### Supplied information ###

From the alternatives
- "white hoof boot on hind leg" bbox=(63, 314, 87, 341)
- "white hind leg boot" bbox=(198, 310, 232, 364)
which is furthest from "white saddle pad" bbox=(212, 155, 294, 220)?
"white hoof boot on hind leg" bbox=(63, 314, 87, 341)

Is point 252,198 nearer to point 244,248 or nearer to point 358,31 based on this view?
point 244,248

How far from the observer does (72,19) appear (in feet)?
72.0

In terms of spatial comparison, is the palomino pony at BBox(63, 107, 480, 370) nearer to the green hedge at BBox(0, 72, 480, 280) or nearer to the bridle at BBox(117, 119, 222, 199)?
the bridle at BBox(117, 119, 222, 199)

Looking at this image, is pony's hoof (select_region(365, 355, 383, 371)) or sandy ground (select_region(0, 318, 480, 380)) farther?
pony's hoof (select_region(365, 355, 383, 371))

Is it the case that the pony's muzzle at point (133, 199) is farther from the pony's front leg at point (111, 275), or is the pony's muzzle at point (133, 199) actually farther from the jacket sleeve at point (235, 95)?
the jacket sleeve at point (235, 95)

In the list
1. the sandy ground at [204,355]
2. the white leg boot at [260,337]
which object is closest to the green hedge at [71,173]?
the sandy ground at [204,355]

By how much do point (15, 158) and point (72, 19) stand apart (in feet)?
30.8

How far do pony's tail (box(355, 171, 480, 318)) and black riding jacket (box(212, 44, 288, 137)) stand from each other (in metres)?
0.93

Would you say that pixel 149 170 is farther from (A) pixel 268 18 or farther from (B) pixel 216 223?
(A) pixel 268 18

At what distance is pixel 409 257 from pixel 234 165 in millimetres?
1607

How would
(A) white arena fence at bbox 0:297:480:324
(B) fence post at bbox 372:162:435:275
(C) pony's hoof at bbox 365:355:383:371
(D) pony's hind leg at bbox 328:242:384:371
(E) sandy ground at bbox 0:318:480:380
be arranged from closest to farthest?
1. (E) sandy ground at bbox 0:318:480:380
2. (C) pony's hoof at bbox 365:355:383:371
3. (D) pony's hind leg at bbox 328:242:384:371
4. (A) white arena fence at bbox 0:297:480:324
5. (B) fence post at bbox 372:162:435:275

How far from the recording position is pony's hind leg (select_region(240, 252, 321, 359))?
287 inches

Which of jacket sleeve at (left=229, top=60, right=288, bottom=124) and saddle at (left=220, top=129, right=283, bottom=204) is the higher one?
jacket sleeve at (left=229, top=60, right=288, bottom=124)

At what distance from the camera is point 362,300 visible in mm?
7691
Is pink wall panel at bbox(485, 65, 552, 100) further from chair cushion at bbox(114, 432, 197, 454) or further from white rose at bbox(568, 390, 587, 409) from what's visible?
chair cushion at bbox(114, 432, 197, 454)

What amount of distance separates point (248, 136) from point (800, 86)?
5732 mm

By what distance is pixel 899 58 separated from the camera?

###

### Stated exercise
Can you rewrite all of the records above, replacing each "green hedge" with "leafy shrubbery" and leaving everything else unchanged?

### Task response
From the alternatives
- "white hoof boot on hind leg" bbox=(63, 314, 87, 341)
- "white hind leg boot" bbox=(198, 310, 232, 364)
which is furthest from "white saddle pad" bbox=(212, 155, 294, 220)?
"white hoof boot on hind leg" bbox=(63, 314, 87, 341)

Is point 252,198 nearer to point 244,248 or nearer to point 358,31 based on this view?
point 244,248

How far from the observer does (72,19) appear (in feet)?
72.0

In terms of spatial comparison, is the palomino pony at BBox(63, 107, 480, 370) nearer to the leafy shrubbery at BBox(0, 72, 480, 280) or nearer to the bridle at BBox(117, 119, 222, 199)?
the bridle at BBox(117, 119, 222, 199)

Looking at this image, is pony's hoof (select_region(365, 355, 383, 371)) or sandy ground (select_region(0, 318, 480, 380)) farther?
pony's hoof (select_region(365, 355, 383, 371))

Is it the case that the pony's muzzle at point (133, 199) is farther from the pony's front leg at point (111, 275), or is the pony's muzzle at point (133, 199) actually farther from the jacket sleeve at point (235, 95)?
the jacket sleeve at point (235, 95)

In the list
1. the sandy ground at [204,355]
2. the white leg boot at [260,337]
which object is closest to the leafy shrubbery at [71,173]?
the sandy ground at [204,355]

By how much do point (15, 158) and point (72, 19) stand apart (in feet)?
30.8

How far do pony's tail (box(355, 171, 480, 318)) and black riding jacket (box(212, 44, 288, 137)) stand from each other (in metres)?
0.93

Would you say that pixel 149 170 is farther from (A) pixel 268 18 or farther from (B) pixel 216 223?
(A) pixel 268 18

At what distance is pixel 409 257 from pixel 234 165 in millimetres?
1607

How would
(A) white arena fence at bbox 0:297:480:324
(B) fence post at bbox 372:162:435:275
(C) pony's hoof at bbox 365:355:383:371
(D) pony's hind leg at bbox 328:242:384:371
(E) sandy ground at bbox 0:318:480:380
be arranged from closest to farthest?
1. (E) sandy ground at bbox 0:318:480:380
2. (C) pony's hoof at bbox 365:355:383:371
3. (D) pony's hind leg at bbox 328:242:384:371
4. (A) white arena fence at bbox 0:297:480:324
5. (B) fence post at bbox 372:162:435:275

How far from the recording position is pony's hind leg (select_region(240, 252, 321, 359))?
287 inches

Which of jacket sleeve at (left=229, top=60, right=288, bottom=124) and saddle at (left=220, top=129, right=283, bottom=204) is the higher one?
jacket sleeve at (left=229, top=60, right=288, bottom=124)

At what distance from the camera is point 362,300 visible in mm?
7691
Is pink wall panel at bbox(485, 65, 552, 100) further from chair cushion at bbox(114, 432, 197, 454) or further from white rose at bbox(568, 390, 587, 409) from what's visible?
chair cushion at bbox(114, 432, 197, 454)

What amount of distance separates point (248, 136) from point (800, 86)?
5732 mm

By what distance is pixel 899 58 separated from the camera?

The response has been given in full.